Omdat de moeder geen stabiele ouder kon zijn voor [minderjarige] en onvoldoende bereid en/of in staat was onder eigen verantwoordelijkheid de ontwikkelingsbedreiging van [minderjarige] weg te nemen is [minderjarige] met ingang van 28 juni 2024 wederom onder toezicht gesteld. De moeder kan hier mee instemmen, zo heeft zij tijdens de mondelinge behandeling in hoger beroep bevestigd.

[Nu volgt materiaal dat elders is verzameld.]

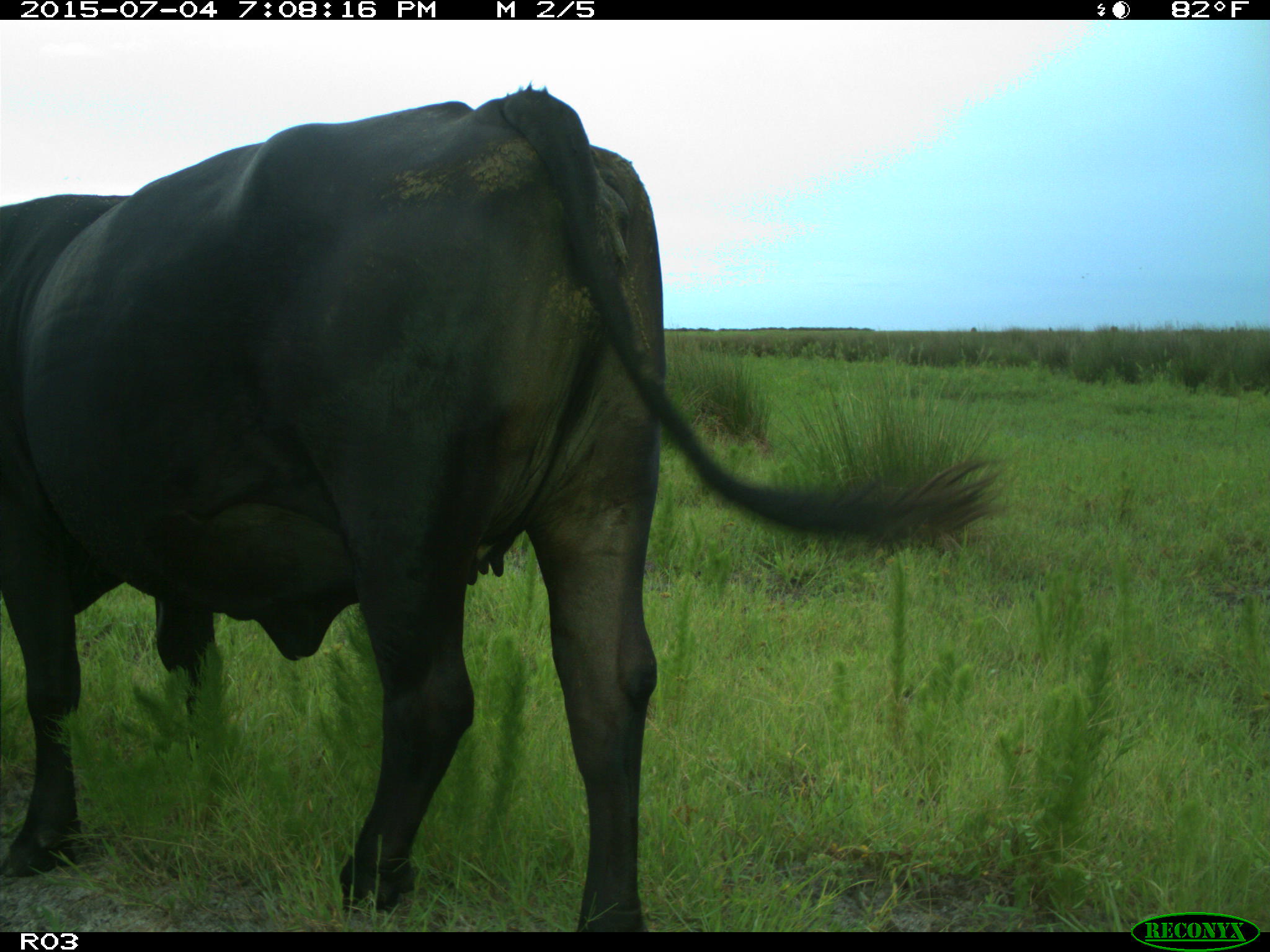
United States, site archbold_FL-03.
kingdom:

Anders dan de moeder, is het hof van oordeel dat er destijds terecht en op goede gronden ook een machtiging tot uithuisplaatsing van [minderjarige] is verleend. Een ondertoezichtstelling was op dat moment onvoldoende om de veiligheid en stabiliteit in de verzorging en opvoeding van [minderjarige] te kunnen garanderen. De ernstige zorgen over de opvoedsituatie bij de moeder zijn blijven bestaan zodat [minderjarige] in die periode niet bij de moeder kon verblijven.
3.9.6.
Het hof complimenteert de moeder met de stappen die zij heeft gezet in haar persoonlijke ontwikkeling door het traject bij [instantie 2] in gang te zetten en met de positieve feedback die is gegeven over de hervatting van de omgangsmomenten vanaf oktober 2024. Omdat het hof in de onderhavige beslissing oordeelt over de daaraan voorafgaande periode (te weten van 12 juli 2024 tot 28 september 2024) speelt dit voor de beoordeling van het onderhavige hoger beroep geen rol. Het hof moedigt de moeder vanzelfsprekend aan om deze positieve lijn voort te zetten.
Proceskosten
3.9.7.
Het hof zal de proceskosten compenseren aldus, dat iedere partij de eigen kosten draagt.
Slotsom
3.9.8.
Het voorgaande leidt ertoe dat de bestreden beschikking, voor zover aan het oordeel van het hof onderworpen, dient te worden bekrachtigd.

4.De beslissing

Het hof:
bekrachtigt de beschikking van de rechtbank Zeeland-West-Brabant van 11 juli 2024, voor zover aan het oordeel van het hof onderworpen;
verzoekt de griffier krachtens het bepaalde in het Besluit Gezagsregisters een afschrift van deze uitspraak toe te zenden aan de griffier van de rechtbank Oost-Brabant, afdeling civiel recht, team familie- en jeugdrecht ter attentie van het centraal gezagsregister;
compenseert de proceskosten in hoger beroep, in die zin dat iedere partij de eigen kosten draagt;
wijst af het meer of anders verzochte.
Deze beschikking is gegeven door mrs. E.M.C. Dumoulin, E.M.D.M. van der Linden en M.I. Peereboom-Van Drunick en is op 23 januari 2025 uitgesproken in het openbaar in tegenwoordigheid van de griffier.